### Provided entries

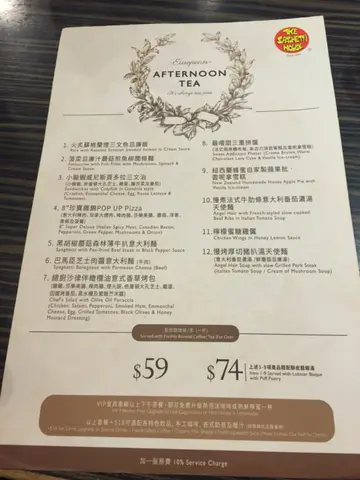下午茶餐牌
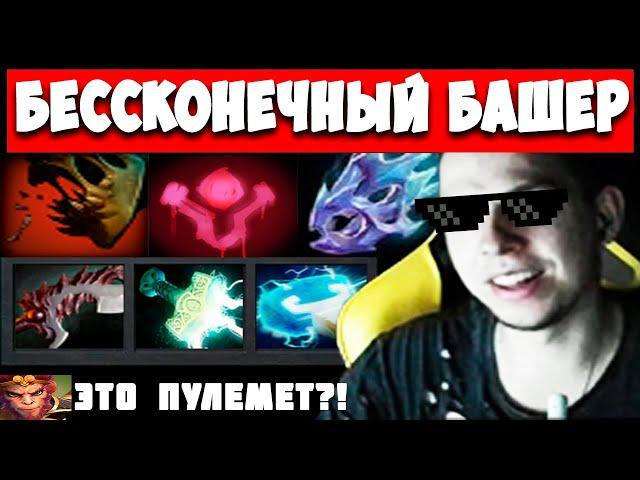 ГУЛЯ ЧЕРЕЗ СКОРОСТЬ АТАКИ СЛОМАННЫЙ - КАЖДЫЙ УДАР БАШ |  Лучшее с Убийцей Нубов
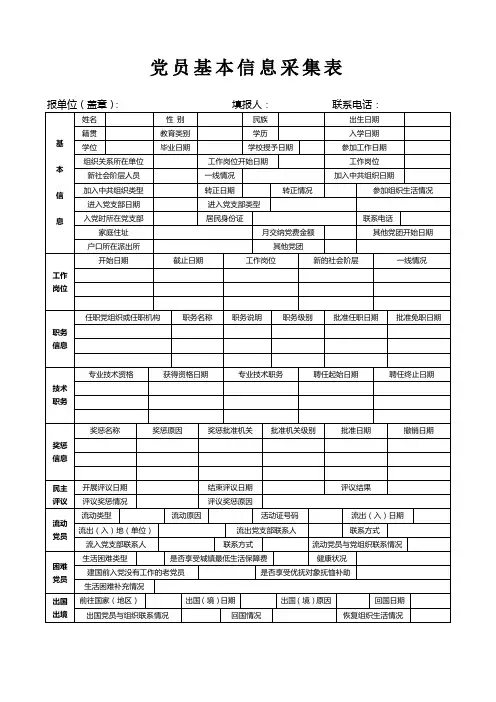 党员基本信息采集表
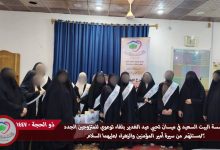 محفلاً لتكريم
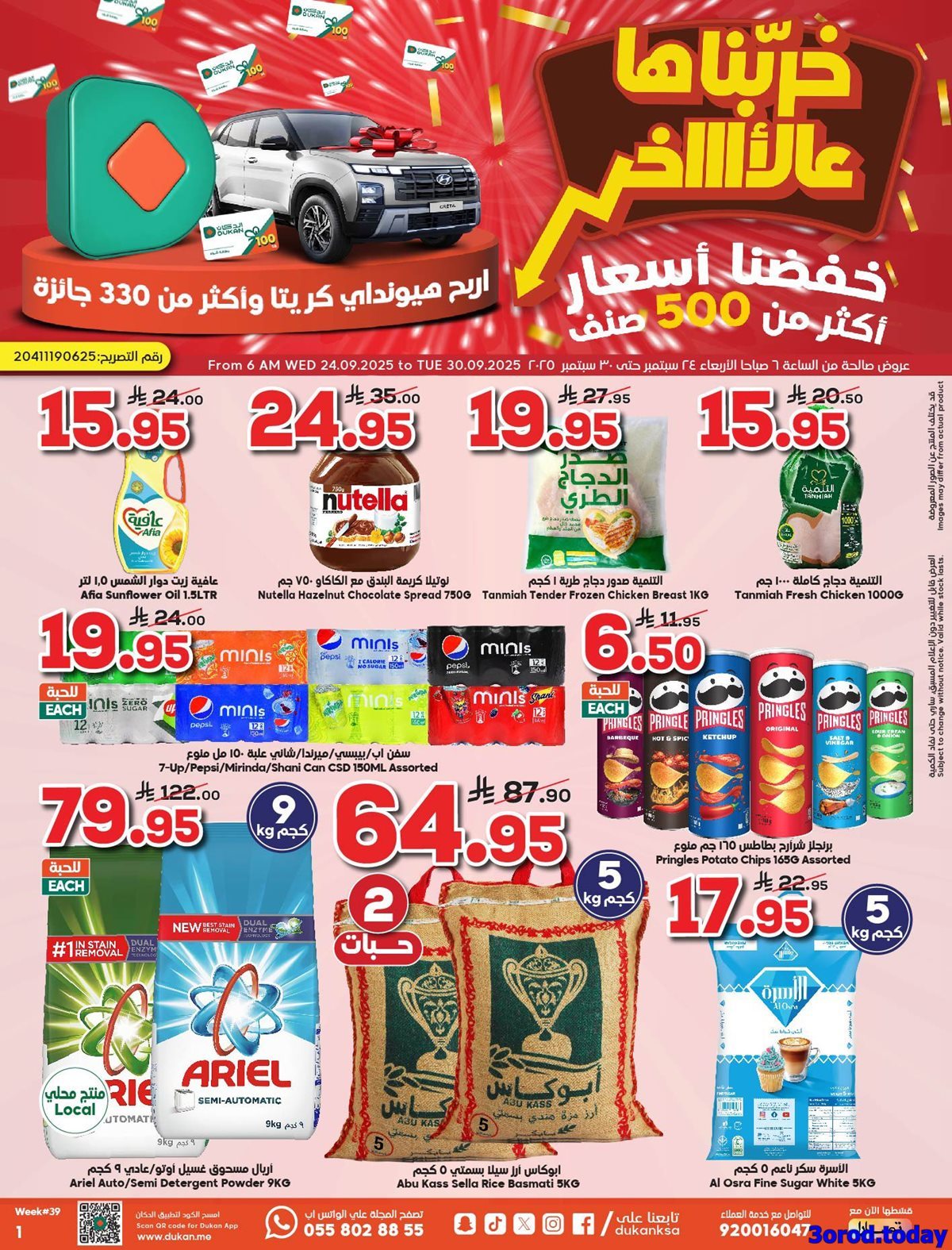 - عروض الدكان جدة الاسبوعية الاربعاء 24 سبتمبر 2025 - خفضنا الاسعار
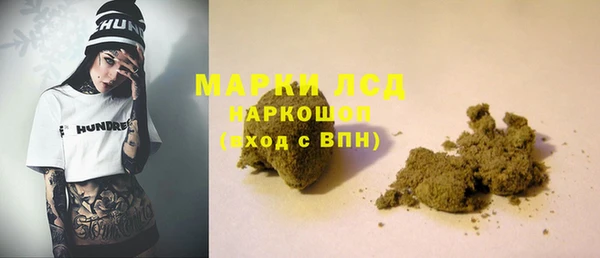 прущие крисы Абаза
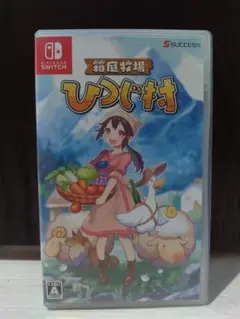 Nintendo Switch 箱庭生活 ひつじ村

==

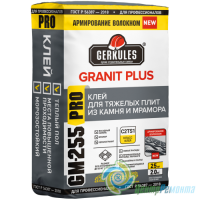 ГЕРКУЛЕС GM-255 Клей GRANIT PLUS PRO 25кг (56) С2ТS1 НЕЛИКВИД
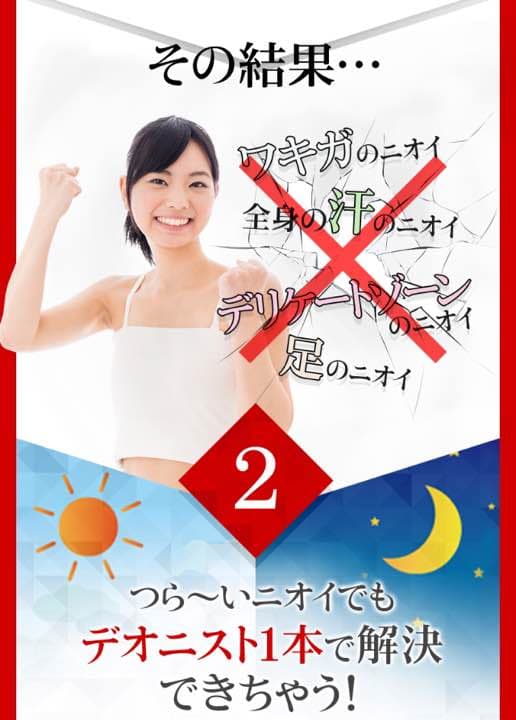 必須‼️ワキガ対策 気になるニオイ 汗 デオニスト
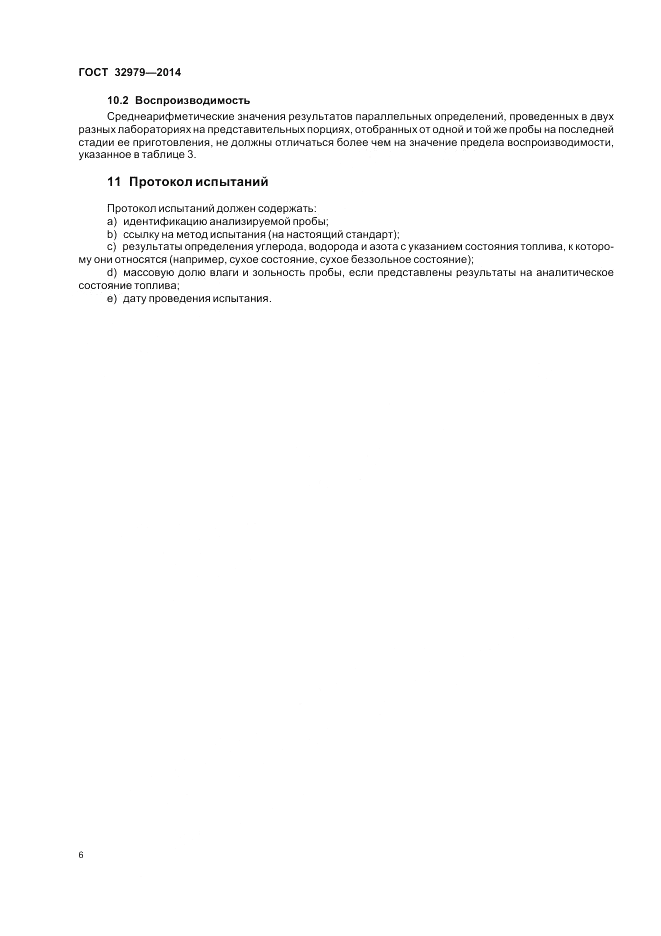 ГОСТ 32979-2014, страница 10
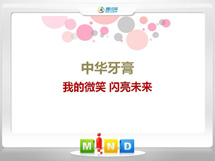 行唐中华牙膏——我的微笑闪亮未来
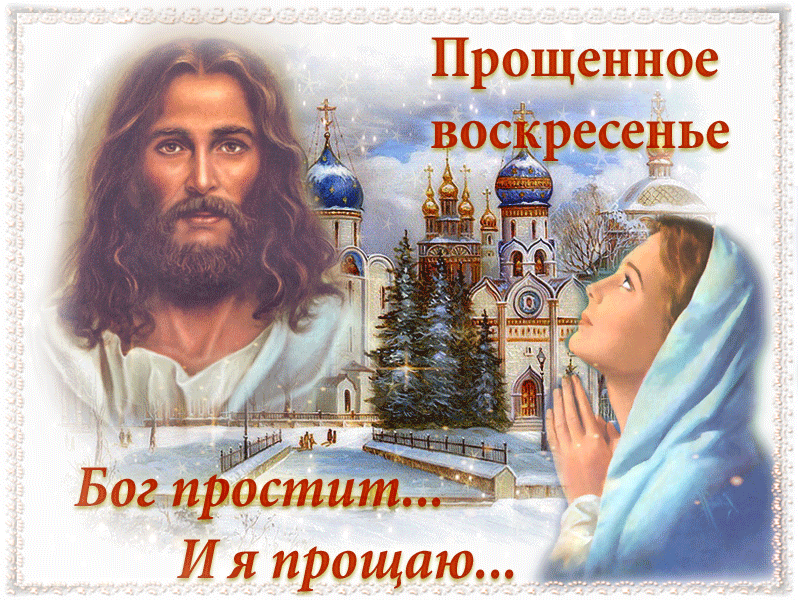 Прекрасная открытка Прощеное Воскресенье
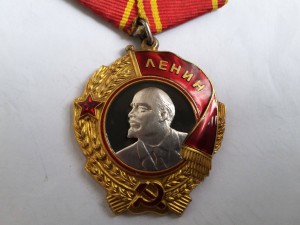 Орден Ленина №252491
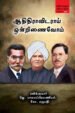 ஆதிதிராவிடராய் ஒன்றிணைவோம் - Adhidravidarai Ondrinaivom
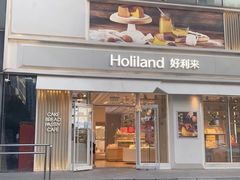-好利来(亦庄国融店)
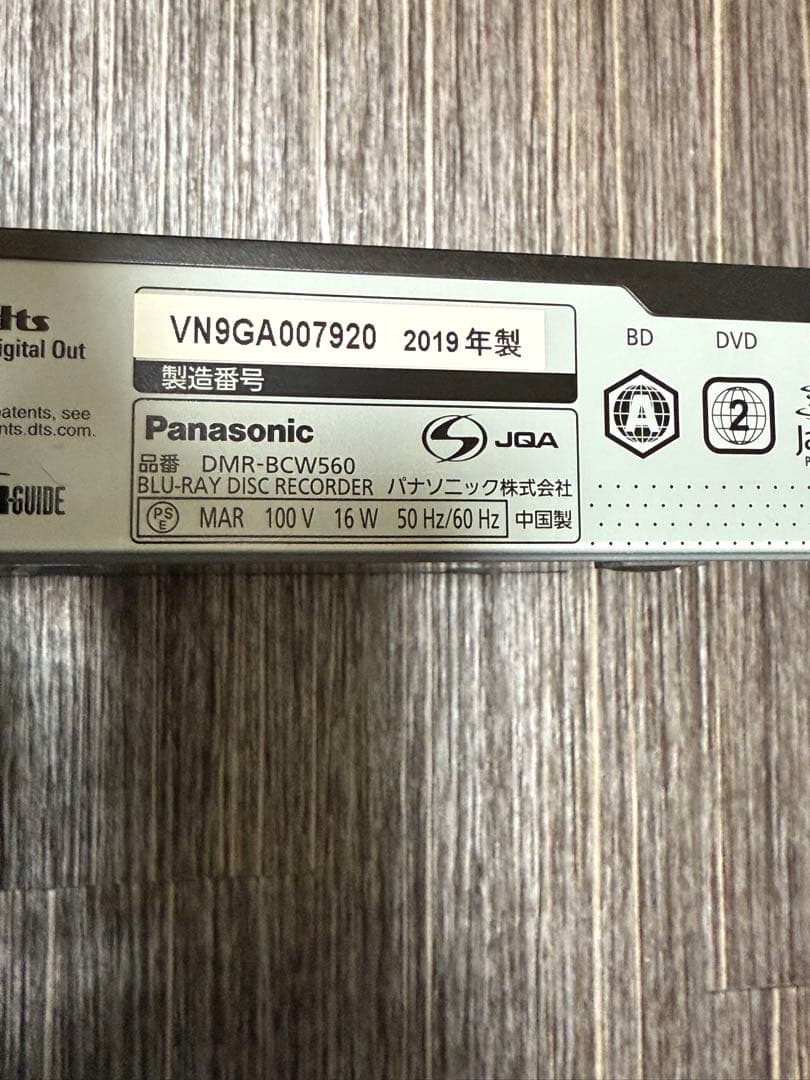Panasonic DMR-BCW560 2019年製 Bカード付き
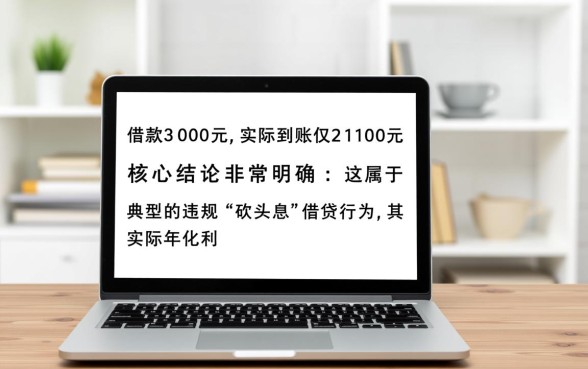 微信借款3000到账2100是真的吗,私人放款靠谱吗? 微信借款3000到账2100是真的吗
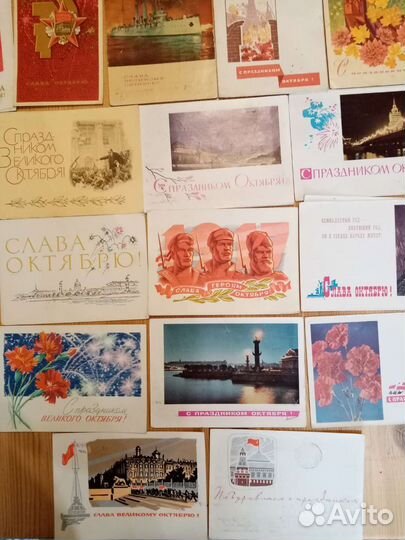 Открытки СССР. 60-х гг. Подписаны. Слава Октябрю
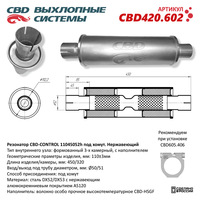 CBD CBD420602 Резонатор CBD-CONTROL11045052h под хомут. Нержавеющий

### Task statement
Looking at the listing above, which lines run from the one containing "行唐中华牙膏——我的微笑闪亮未来" through the one containing "Открытки СССР. 60-х"? Print exactly those, ends included, pictures excluded.

### The answer
 行唐中华牙膏——我的微笑闪亮未来
 Прекрасная открытка Прощеное Воскресенье
 Орден Ленина №252491
 ஆதிதிராவிடராய் ஒன்றிணைவோம் - Adhidravidarai Ondrinaivom
-好利来(亦庄国融店)
Panasonic DMR-BCW560 2019年製 Bカード付き
 微信借款3000到账2100是真的吗,私人放款靠谱吗? 微信借款3000到账2100是真的吗
 Открытки СССР. 60-х гг. Подписаны. Слава Октябрю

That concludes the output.